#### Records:
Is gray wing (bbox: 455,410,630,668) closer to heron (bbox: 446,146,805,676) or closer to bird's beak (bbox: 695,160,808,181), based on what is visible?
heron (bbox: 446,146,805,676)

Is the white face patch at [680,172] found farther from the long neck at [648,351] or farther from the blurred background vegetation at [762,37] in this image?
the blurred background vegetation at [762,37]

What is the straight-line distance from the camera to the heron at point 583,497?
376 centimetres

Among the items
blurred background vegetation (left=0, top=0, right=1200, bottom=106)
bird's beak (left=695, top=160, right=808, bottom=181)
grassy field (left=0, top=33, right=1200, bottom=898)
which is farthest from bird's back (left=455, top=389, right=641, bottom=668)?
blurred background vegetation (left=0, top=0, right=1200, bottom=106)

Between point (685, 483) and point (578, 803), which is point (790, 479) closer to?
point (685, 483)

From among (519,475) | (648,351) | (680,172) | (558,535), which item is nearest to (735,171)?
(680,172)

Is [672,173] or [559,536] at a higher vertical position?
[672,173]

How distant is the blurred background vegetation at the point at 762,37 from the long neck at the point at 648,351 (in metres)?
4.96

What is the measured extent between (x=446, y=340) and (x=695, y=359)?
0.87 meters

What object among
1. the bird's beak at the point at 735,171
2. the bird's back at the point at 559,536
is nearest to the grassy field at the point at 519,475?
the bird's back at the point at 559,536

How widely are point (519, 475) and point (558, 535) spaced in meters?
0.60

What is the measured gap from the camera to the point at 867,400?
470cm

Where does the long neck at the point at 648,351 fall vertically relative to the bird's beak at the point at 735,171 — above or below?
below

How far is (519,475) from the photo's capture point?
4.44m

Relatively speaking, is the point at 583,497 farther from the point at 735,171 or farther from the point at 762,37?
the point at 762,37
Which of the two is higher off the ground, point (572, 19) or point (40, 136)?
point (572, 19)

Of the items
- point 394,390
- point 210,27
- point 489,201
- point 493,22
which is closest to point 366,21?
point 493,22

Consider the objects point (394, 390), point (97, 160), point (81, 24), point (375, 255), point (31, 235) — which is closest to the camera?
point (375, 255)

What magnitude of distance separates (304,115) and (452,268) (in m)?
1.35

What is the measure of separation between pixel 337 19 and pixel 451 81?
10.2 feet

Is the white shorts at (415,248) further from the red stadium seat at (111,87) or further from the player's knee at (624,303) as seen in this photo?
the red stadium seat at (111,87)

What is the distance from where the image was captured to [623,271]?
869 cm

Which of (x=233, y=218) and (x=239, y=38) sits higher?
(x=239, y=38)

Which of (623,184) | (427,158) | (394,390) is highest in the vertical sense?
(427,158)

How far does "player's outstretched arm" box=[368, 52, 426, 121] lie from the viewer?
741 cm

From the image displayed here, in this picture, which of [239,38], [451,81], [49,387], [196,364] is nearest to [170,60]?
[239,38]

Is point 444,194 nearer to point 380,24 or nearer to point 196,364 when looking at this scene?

#### What you have to do:
Print every entry exactly as written.

#### Reply:
Is gray wing (bbox: 455,410,630,668) closer to heron (bbox: 446,146,805,676) or closer to bird's beak (bbox: 695,160,808,181), based on what is visible?
heron (bbox: 446,146,805,676)

Is the white face patch at [680,172] found farther from the long neck at [648,351] or farther from the blurred background vegetation at [762,37] in this image?
the blurred background vegetation at [762,37]

What is the straight-line distance from the camera to the heron at point 583,497?
376 centimetres

Among the items
blurred background vegetation (left=0, top=0, right=1200, bottom=106)
bird's beak (left=695, top=160, right=808, bottom=181)
grassy field (left=0, top=33, right=1200, bottom=898)
which is farthest from bird's back (left=455, top=389, right=641, bottom=668)?
blurred background vegetation (left=0, top=0, right=1200, bottom=106)

Between point (685, 483) and point (578, 803), which is point (790, 479) closer to?
point (685, 483)

From among (519,475) | (648,351) | (680,172) | (558,535), which item is nearest to (735,171)?
(680,172)

Is [672,173] or [559,536] at a higher vertical position?
[672,173]

How distant is the blurred background vegetation at the point at 762,37 from the long neck at the point at 648,351 (in metres)?
4.96

What is the measured extent between (x=446, y=340) and (x=695, y=359)?
0.87 meters

What object among
1. the bird's beak at the point at 735,171
2. the bird's back at the point at 559,536
is nearest to the grassy field at the point at 519,475?
the bird's back at the point at 559,536

How widely are point (519, 475) and point (558, 535) spaced in meters?
0.60

What is the measured gap from the camera to the point at 867,400?
470cm

Where does the long neck at the point at 648,351 fall vertically relative to the bird's beak at the point at 735,171 — above or below?
below

How far is (519,475) from the photo's capture point?
4.44m

Relatively speaking, is the point at 583,497 farther from the point at 735,171 or farther from the point at 762,37?
the point at 762,37
Which of the two is higher off the ground, point (572, 19) or point (40, 136)?
point (572, 19)

Of the items
- point 394,390
- point 210,27
- point 489,201
- point 493,22
which is closest to point 366,21?
point 493,22

Consider the objects point (394, 390), point (97, 160), point (81, 24), point (375, 255), point (31, 235) — which is closest to the camera?
point (375, 255)

What magnitude of distance separates (304,115) and (452,268) (in m)?
1.35

What is the measure of separation between pixel 337 19 and pixel 451 81?
10.2 feet

Is the white shorts at (415,248) further from the red stadium seat at (111,87) or further from the player's knee at (624,303) as seen in this photo?
the red stadium seat at (111,87)

What is the distance from where the image was captured to [623,271]?
869 cm

Which of (x=233, y=218) and (x=239, y=38) sits higher?
(x=239, y=38)

Which of (623,184) | (427,158) | (394,390) is highest in the vertical sense?
(427,158)

How far does "player's outstretched arm" box=[368, 52, 426, 121] lie from the viewer?
741 cm

From the image displayed here, in this picture, which of [239,38], [451,81], [49,387], [196,364] is nearest to [170,60]?
[239,38]

Is point 444,194 nearer to point 380,24 or nearer to point 196,364 when looking at this scene?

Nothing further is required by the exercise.